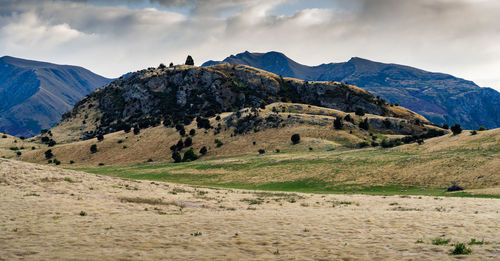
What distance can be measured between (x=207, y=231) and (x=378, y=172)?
131ft

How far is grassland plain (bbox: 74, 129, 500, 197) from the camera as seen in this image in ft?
134

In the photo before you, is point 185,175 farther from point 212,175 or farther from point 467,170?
point 467,170

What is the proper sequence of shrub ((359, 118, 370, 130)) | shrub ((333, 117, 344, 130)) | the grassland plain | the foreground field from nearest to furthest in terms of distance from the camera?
1. the foreground field
2. the grassland plain
3. shrub ((333, 117, 344, 130))
4. shrub ((359, 118, 370, 130))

- - - -

(STATED TASK): Please rewrite the material with every "camera" changed to "viewer" and nothing else altered, and leave out the pictures.

(RESULT OF THE EXERCISE):
What distance can be measured between (x=207, y=231) and (x=378, y=172)?
131ft

How far is grassland plain (bbox: 74, 129, 500, 197) from the viewer as seen in this image in ft?
134

In the photo before you, is point 185,175 farther from point 212,175 or farther from point 467,170?
point 467,170

What is the proper sequence of shrub ((359, 118, 370, 130)) | shrub ((333, 117, 344, 130)) | the grassland plain | the foreground field from nearest to furthest in terms of distance from the viewer?
1. the foreground field
2. the grassland plain
3. shrub ((333, 117, 344, 130))
4. shrub ((359, 118, 370, 130))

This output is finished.